### Texte fourni

◇ ◇ ◇

On me demande souvent si j’écris aussi pour les adultes.
Pendant longtemps, je répondais que non, que cela m’intimidait
énormément, que je ne saurais pas quoi raconter, que les préoccupations des grandes
personnes, d’une façon générale, m’ennuyaient. Quand on se raconte des
histoires, on le sent quelque part au fond de soi, vous avez remarqué ?
Depuis quelques années, cette question me mettait de plus en plus mal à l’aise.
Chaque fois que quelqu’un me la posait, je me disais que je devais être plus
sincère avec moi-même, qu’il fallait que je reconnaisse cette envie qui était
en train d’apparaitre, comme une nouvelle porte dans une cour fermée, qui s’ouvriraient
sur un paysage à explorer. Mais j’avais peu de temps pour écrire. Mon travail m’accaparait
et je consacrais mes vacances à faire avancer mes projets jeunesse.
Puis j’ai arrêté de travailler et le temps m’a envahie. Ce
prétexte que je me donnais pour ne pas faire face a disparu du jour au
lendemain. Alors je m’y suis mise. Cependant, l’écriture longue, la
construction d’un roman me paraissait encore hors de portée. Quand on commence
à nager, on ne se lance pas tout de suite dans la traversée de la Manche !

◇ ◇ ◇

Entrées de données
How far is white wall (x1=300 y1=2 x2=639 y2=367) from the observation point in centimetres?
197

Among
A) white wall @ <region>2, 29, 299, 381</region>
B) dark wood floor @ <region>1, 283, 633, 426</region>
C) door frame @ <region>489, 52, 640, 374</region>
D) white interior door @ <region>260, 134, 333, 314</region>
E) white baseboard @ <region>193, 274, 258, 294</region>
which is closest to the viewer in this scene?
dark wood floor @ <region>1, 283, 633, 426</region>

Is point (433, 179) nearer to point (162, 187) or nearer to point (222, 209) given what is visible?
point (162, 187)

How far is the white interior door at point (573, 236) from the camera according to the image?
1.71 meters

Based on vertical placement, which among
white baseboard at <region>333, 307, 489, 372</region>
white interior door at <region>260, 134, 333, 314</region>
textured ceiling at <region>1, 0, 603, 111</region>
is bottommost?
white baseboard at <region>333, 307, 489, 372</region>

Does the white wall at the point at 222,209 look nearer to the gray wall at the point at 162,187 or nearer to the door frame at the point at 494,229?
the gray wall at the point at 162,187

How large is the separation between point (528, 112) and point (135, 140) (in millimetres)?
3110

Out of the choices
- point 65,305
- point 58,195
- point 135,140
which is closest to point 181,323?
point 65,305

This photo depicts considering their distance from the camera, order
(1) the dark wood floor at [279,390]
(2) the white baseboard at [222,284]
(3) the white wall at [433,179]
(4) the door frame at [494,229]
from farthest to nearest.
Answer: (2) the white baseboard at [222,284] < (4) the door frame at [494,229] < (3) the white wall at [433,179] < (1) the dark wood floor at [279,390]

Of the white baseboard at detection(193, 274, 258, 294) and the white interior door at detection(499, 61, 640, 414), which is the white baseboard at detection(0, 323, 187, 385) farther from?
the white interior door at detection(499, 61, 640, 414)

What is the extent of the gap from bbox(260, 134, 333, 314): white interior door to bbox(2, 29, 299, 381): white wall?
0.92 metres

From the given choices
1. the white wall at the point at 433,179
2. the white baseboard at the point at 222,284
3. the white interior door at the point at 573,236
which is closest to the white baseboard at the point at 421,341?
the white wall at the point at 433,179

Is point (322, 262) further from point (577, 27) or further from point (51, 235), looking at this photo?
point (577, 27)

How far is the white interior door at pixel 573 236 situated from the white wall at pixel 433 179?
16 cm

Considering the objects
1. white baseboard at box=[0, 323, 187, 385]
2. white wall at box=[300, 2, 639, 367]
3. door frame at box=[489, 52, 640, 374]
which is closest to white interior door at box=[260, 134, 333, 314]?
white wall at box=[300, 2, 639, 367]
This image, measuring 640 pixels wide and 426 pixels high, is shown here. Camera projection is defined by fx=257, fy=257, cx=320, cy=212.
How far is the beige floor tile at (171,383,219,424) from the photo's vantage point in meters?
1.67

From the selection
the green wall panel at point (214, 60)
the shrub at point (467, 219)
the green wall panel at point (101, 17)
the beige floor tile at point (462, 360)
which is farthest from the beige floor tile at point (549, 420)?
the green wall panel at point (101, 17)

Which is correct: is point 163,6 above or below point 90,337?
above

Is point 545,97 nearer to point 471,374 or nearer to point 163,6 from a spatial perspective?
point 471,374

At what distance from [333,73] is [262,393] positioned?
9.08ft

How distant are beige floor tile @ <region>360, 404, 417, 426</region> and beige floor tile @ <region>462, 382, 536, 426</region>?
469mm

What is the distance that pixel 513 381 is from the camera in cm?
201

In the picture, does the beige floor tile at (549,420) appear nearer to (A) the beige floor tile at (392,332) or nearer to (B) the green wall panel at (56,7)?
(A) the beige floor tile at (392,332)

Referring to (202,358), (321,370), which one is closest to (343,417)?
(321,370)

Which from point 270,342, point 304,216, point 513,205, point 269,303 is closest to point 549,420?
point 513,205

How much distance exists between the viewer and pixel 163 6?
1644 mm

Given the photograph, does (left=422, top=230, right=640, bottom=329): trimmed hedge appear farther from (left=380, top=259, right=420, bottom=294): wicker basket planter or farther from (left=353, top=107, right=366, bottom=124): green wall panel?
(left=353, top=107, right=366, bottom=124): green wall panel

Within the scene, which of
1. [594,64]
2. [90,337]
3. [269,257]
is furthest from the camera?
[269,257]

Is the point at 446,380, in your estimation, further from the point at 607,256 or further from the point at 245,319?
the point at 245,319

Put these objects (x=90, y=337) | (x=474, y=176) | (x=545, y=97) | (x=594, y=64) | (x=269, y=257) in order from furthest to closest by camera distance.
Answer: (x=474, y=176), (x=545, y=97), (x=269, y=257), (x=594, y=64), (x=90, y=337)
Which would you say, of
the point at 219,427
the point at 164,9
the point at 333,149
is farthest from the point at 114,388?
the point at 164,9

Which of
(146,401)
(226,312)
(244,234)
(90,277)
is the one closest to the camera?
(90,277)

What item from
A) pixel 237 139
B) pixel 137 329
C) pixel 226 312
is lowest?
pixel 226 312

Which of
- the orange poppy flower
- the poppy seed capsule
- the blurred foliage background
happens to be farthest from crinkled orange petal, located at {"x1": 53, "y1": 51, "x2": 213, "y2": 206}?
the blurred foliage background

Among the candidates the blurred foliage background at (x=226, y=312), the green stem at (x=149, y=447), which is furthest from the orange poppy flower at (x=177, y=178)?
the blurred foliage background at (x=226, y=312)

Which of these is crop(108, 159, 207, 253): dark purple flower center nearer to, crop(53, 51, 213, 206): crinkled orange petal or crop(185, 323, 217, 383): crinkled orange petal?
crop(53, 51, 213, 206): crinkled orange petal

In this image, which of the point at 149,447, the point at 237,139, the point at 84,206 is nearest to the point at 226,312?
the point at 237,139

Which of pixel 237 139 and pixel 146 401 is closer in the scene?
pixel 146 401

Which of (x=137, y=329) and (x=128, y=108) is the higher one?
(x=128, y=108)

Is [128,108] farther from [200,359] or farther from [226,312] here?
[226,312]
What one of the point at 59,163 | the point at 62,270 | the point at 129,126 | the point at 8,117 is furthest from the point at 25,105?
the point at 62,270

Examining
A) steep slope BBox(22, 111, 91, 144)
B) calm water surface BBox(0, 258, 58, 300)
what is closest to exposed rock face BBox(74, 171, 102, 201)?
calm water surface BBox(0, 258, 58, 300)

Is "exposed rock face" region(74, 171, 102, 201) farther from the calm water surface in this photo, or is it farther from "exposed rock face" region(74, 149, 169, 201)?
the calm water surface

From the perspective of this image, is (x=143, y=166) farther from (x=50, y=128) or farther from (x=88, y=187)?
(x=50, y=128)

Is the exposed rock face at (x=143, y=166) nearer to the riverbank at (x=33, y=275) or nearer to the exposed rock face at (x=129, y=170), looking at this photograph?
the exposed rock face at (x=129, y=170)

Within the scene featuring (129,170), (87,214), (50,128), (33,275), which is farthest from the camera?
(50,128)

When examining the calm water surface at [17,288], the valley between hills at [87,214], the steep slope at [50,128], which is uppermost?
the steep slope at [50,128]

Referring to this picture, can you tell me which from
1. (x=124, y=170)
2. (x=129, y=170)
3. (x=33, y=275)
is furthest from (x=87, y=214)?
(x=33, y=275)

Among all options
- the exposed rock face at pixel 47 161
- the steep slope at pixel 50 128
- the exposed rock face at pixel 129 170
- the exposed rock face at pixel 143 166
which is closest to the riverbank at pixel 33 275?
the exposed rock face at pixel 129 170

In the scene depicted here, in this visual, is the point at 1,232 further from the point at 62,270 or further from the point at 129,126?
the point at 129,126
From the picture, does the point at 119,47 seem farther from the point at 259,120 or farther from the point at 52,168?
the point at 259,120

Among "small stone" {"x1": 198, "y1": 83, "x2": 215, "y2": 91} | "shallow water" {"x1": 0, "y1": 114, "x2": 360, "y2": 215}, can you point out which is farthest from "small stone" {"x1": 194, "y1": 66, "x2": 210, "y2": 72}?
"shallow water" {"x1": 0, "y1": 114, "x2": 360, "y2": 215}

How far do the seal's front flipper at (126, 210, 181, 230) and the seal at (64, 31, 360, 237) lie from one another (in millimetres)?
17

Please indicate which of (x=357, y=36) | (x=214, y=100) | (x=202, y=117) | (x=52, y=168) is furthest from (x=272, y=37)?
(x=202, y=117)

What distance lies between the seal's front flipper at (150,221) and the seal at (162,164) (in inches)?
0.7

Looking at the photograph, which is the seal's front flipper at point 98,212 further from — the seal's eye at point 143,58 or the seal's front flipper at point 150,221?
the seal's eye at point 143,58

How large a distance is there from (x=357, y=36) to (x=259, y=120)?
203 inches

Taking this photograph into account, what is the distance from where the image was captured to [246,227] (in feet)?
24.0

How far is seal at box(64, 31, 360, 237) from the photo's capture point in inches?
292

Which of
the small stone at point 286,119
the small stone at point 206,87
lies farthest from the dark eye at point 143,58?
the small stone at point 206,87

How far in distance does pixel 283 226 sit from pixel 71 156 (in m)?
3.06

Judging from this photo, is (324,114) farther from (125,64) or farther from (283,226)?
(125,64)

◇ ◇ ◇

### Consigne donnée
Renvoyez mot pour mot le passage du texte sur l’écriture pour les adultes situé entre « Depuis quelques années, cette » et « la Manche ! », ces deux segments compris.

### Résultat obtenu
Depuis quelques années, cette question me mettait de plus en plus mal à l’aise.
Chaque fois que quelqu’un me la posait, je me disais que je devais être plus
sincère avec moi-même, qu’il fallait que je reconnaisse cette envie qui était
en train d’apparaitre, comme une nouvelle porte dans une cour fermée, qui s’ouvriraient
sur un paysage à explorer. Mais j’avais peu de temps pour écrire. Mon travail m’accaparait
et je consacrais mes vacances à faire avancer mes projets jeunesse.
Puis j’ai arrêté de travailler et le temps m’a envahie. Ce
prétexte que je me donnais pour ne pas faire face a disparu du jour au
lendemain. Alors je m’y suis mise. Cependant, l’écriture longue, la
construction d’un roman me paraissait encore hors de portée. Quand on commence
à nager, on ne se lance pas tout de suite dans la traversée de la Manche !